Health authorities don't seem to have learned anything from COVID. The sooner information becomes available, even if the only information is "It could be this but we need to be sure," the better.

In the meantime, the LGBT community will have to deal with this kind of misinformation as well as not knowing how to protect themselves.


> one person will be penetrated by multiple people one-after-the-other much like a Tesla supercharger.

That's a rather unusual analogy. I don't recall ever penetrating a supercharger with anything, whether one-after-the-other or not! Is there some part of the joke that I'm missing?


I would would think it’s likely just easily sexually transmitted, and any community with a hookup culture would be vulnerable?

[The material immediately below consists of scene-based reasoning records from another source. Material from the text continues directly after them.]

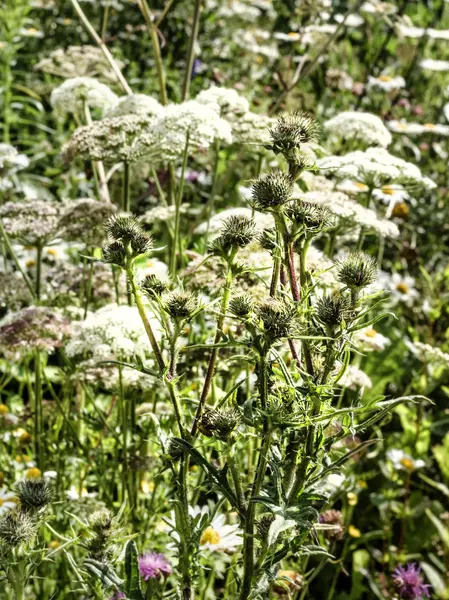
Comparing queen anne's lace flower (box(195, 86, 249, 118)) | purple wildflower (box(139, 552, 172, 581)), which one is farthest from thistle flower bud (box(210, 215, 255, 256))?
queen anne's lace flower (box(195, 86, 249, 118))

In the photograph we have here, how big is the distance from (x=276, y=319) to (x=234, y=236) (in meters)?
0.18

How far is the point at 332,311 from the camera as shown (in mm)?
1202

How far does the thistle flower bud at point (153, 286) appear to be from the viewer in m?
1.29

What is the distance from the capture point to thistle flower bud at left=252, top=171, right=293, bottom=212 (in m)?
1.24

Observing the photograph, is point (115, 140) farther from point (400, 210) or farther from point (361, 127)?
point (400, 210)

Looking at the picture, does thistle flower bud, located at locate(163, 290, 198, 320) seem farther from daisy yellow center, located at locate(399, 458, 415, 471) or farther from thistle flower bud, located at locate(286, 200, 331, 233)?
daisy yellow center, located at locate(399, 458, 415, 471)

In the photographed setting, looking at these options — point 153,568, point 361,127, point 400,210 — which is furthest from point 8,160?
point 400,210

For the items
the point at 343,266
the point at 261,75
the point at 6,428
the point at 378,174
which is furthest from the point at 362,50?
the point at 343,266

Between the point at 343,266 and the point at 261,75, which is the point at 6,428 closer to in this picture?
the point at 343,266

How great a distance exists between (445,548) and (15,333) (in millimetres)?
1692

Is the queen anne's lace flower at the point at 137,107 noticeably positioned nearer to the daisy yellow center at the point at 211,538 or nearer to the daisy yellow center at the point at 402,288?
the daisy yellow center at the point at 211,538

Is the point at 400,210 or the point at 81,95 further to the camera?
the point at 400,210

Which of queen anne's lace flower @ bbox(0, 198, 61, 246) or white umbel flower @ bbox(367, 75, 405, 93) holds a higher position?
queen anne's lace flower @ bbox(0, 198, 61, 246)

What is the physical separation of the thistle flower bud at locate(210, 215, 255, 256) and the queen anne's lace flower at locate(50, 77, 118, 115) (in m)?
1.74
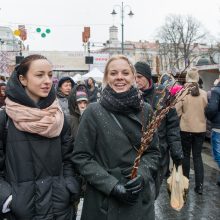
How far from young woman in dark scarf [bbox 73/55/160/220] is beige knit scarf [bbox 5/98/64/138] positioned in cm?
19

Condom would help and yes, gays are more promiscuous, they tend to do more anal sex than straight people and they tend to use more drugs which cause them to be less responsible. The statistics regarding HIV are overwhelming, most of it is contracted by gay anal sex (the second cause is infected syringes among drug users). HIV almost doesn't exist among straight people.


I believe this comes from close contact via air droplets for pro-longed period. Not sure what the sex angle is here since its the air droplets becoming airborne but requiring close proximity.

my concern is then, is there a chance for this to become mutated and transmit? Say in a night club, stadium and concerts?